The Last Chronicle of Barset was published in weekly parts in 1866–67 and in book form by Smith, Elder in 1867. Trollope himself considered it his best novel, and many critics agree. Josiah Crawley, the perpetual curate of Hogglestock, is one of the great characters in English fiction — a man of towering intellect, ferocious pride, and absolute poverty, whose refusal to accommodate himself to the world’s expectations has made him a pariah in the diocese and a tyrant in his own household.
Crawley is accused of stealing a cheque for twenty pounds — a trivial sum that, for a man in his position, represents the difference between respectability and ruin. He cannot account for how the cheque came into his possession. His memory, damaged by years of overwork, malnutrition, and depression, fails him. He may have found the cheque; he may have received it; he cannot remember, and his inability to remember tortures him because it means that he cannot be certain he did not steal it.

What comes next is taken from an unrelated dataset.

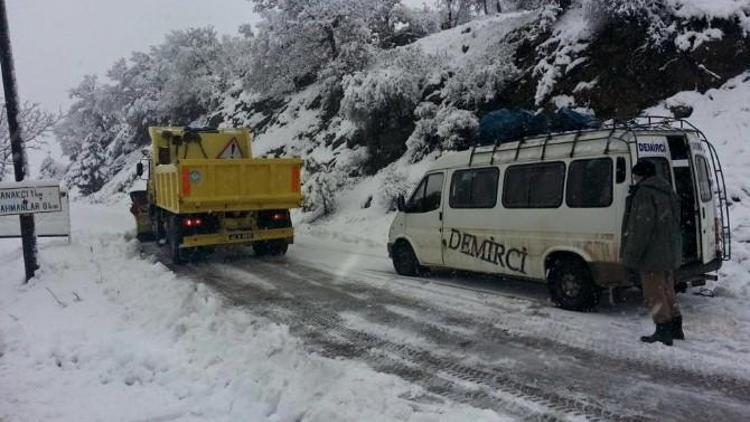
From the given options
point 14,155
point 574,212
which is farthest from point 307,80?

The novel follows the legal proceedings against Crawley and their effect on everyone connected to him: his long-suffering wife, who loves him and cannot reach him; his daughter Grace, whose engagement to Major Grantly is jeopardized by the scandal; Archdeacon Grantly, who cannot forgive his son for wanting to marry into disgrace; and the wider Barsetshire community, which divides along lines of sympathy, snobbery, and self-interest. Trollope handles the multiple plotlines with a mastery that recalls Dickens at his best, but without Dickens’s tendency toward caricature. Every character, even the most minor, is rendered with the same patient attention to motive and feeling.
The Death of Mrs. Proudie
The novel contains one of the most famous episodes in Trollope’s career: the death of Mrs. Proudie. Trollope later told the story in his Autobiography — he overheard two clergymen at his club complaining that Mrs. Proudie was tiresome and that he should have killed her off long ago, and resolved on the spot to do so. Her death scene, which comes unexpectedly and is rendered with restraint that makes it devastating, marks the end of the Barsetshire world. Without Mrs. Proudie to tyrannize, the diocese loses its most formidable personality, and Trollope knew it was time to stop.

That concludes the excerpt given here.